Ebenso sieht Artikel 200 der Verfassung vor, dass der Gouverneur seine Zustimmung nicht verweigern darf, wenn die Staatsversammlung den Gesetzentwurf nach Rückgabe zur erneuten Prüfung mit oder ohne Änderungen erneut verabschiedet.

„Im Falle von Jammu und Kaschmir ist der Vizegouverneur jedoch nicht gesetzlich verpflichtet, dem Gesetzentwurf zuzustimmen, wenn er zum zweiten Mal von der Legislative der Vereinigten Territorien verabschiedet wird“, sagte der Bürokrat. „Absatz 38 des Gesetzes zur Neuorganisation von Jammu und Kaschmir von 2019 sieht vor, dass der Vizegouverneur dem Gesetzentwurf entweder zustimmen oder ihn zur Prüfung durch den Präsidenten zurückstellen kann, wenn er vom Vizegouverneur zur erneuten Prüfung an die Legislative zurückgeschickt wird und die Legislative ihn mit oder ohne Änderungen erneut verabschiedet. Es besteht für ihn keine gesetzliche Verpflichtung, seine Zustimmung nicht zu verweigern.“

Darüber hinaus gibt es weder in der Verfassung noch im Reorganisationsgesetz eine Bestimmung, die eine Frist für die Prüfung eines Gesetzentwurfs durch den Präsidenten vorschreibt, und es gibt Beispiele dafür, dass Gesetzentwürfe, die der Prüfung durch den Präsidenten vorbehalten waren, nie das Licht der Welt erblickten.

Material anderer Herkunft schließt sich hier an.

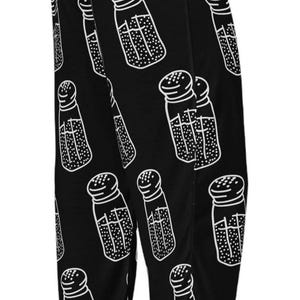 May include: Black lounge pants featuring a repeating white line art pattern of salt shakers. The shakers are depicted with a dotted texture inside to represent salt, and the pants have an elastic waistband at the top.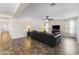 Spacious living room with modern decor, neutral color palette, ceiling fan, and tile flooring at 2213 N Park Meadows Dr, Buckeye, AZ 85396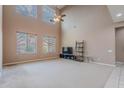 Bright living room with high ceilings, ample windows, and neutral carpet, perfect for relaxation at 3458 E Ivanhoe St, Gilbert, AZ 85295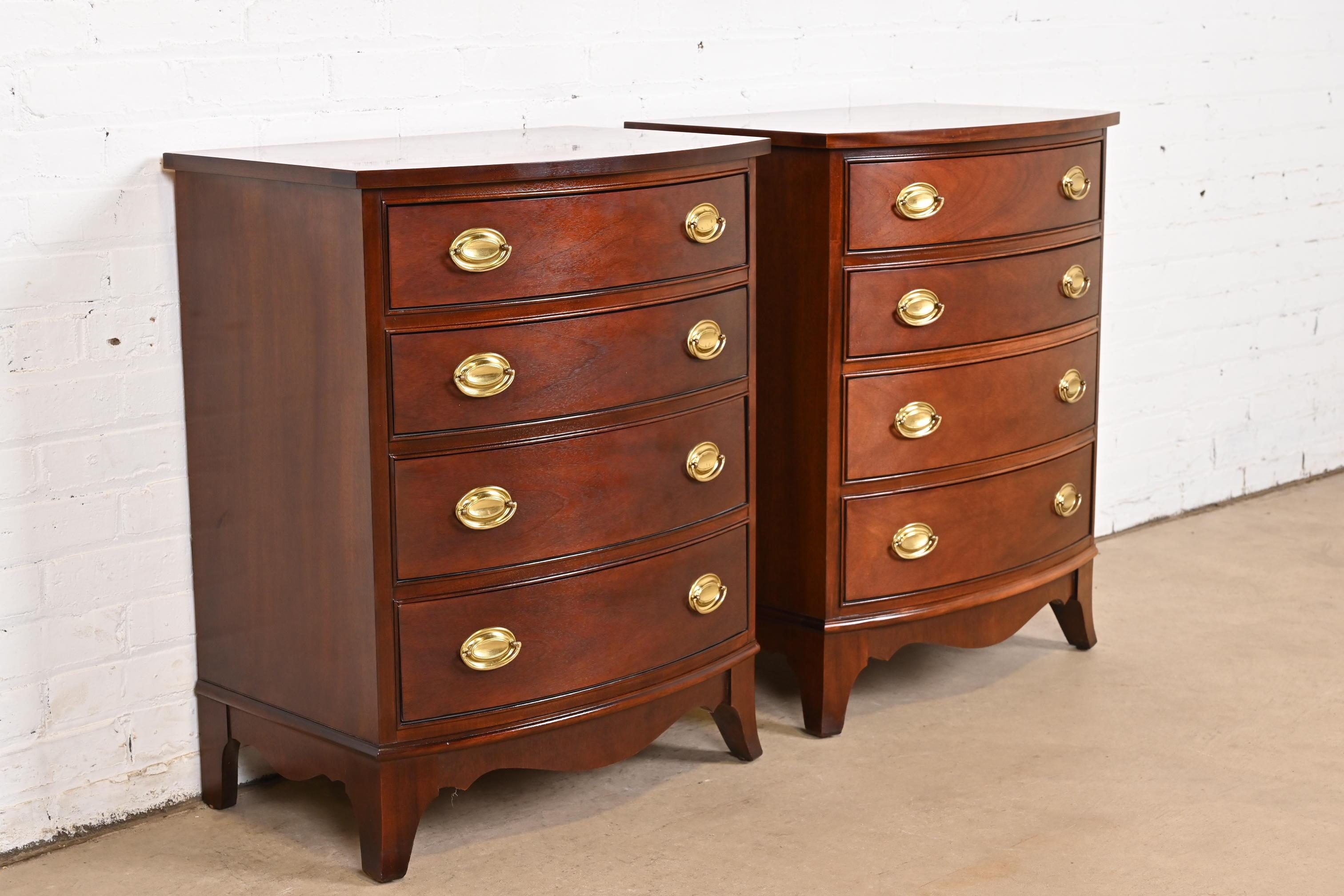 A beautiful pair of Georgian or Federal style four-drawer bow front bachelor chests or nightstands

By Thomasville

USA, Circa 1980s

Carved mahogany, with original brass hardware.

Each measures: 24.88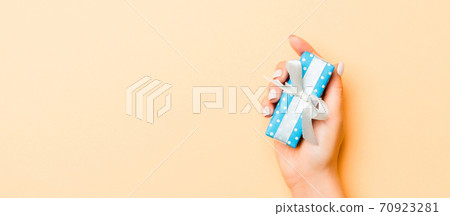 Flat lay of woman hands holding gift wrapped and decorated with bow on gold background with copy space. Christmas and holiday concept Flat lay of woman hands holding gift wrapped and decorated with bow on gold background with copy space. Christmas and holiday concept 70923281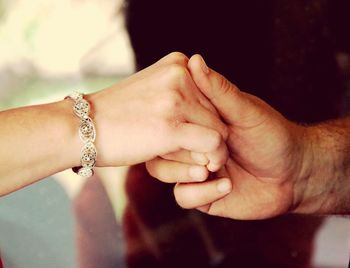 Close-up of couple holding hands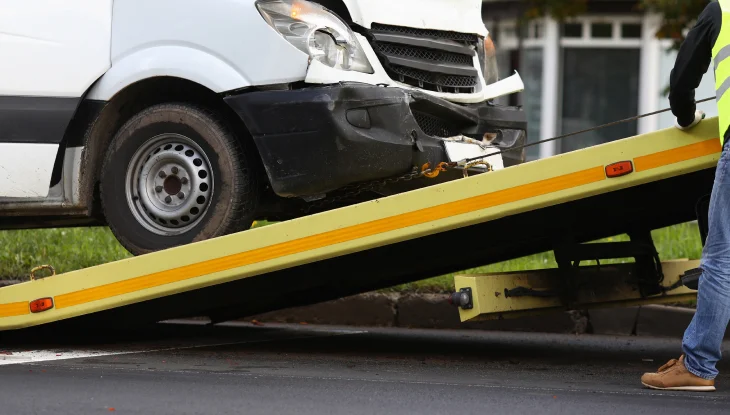 Company van on tow truck after accident.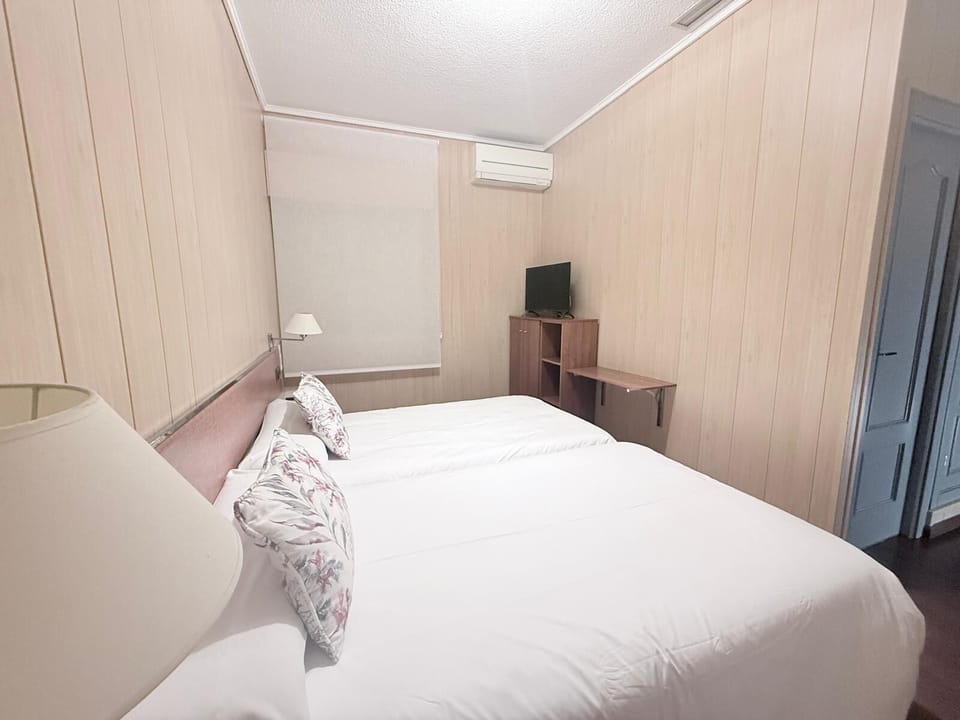 Double Room | Iron/ironing board, cribs (surcharge), WiFi (free), bed sheets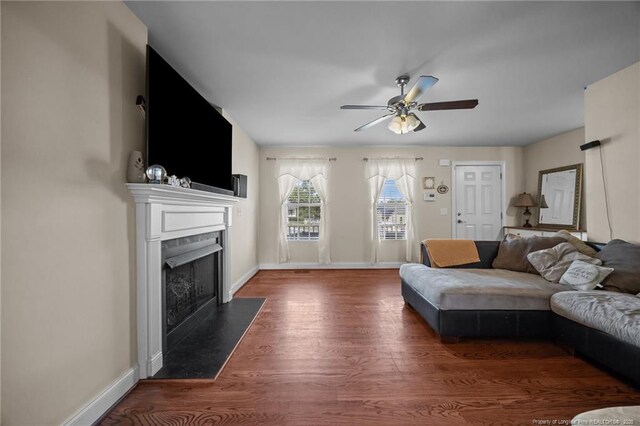 187 Gunner Ct, Broadway, NC 27505 - living area with wood finished floors, a fireplace with flush hearth, a ceiling fan, and baseboards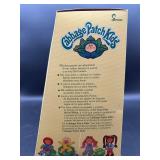 Cabbage Patch Kid - Jesmar - Loop - Shag - Tan Hair - Green Eyes - Girl - Dimples & Pacifier - MIB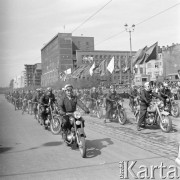 1.05.1959, Warszawa, Polska. 
Obchody święta 1 Maja, pochód uliczny, motocykliści jadą ulicą Marszałkowską. W oddali powiewają flagi PRL i ZSRR, po prawej stanowisko ekipy Telewizji Polskiej, w tle na budynku portrety Karola Marksa i Fryderyka Engelsa.
Fot. Romuald Broniarek, zbiory Ośrodka KARTA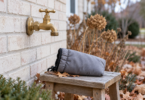 Unconnected brass outdoor faucet on a pale brick wall above a gray insulated pouch resting on a wooden stool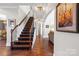 Elegant staircase features dark wood steps and iron railings. Arched doorways lead to the living room and dining room areas at 9433 Wallace Pond Dr, Huntersville, NC 28078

Rechtsexperten und politische Parteien sind sich der Herausforderungen durchaus bewusst und es ist klar, dass es in der PSA-Frage zu einem Streit zwischen der Regierung des Vizegouverneurs und der gewählten Legislative der Unionsterritorien kommen wird, sofern es nicht zu einem Sinneswandel oder einer Änderung der Regierung auf zentraler Ebene kommt.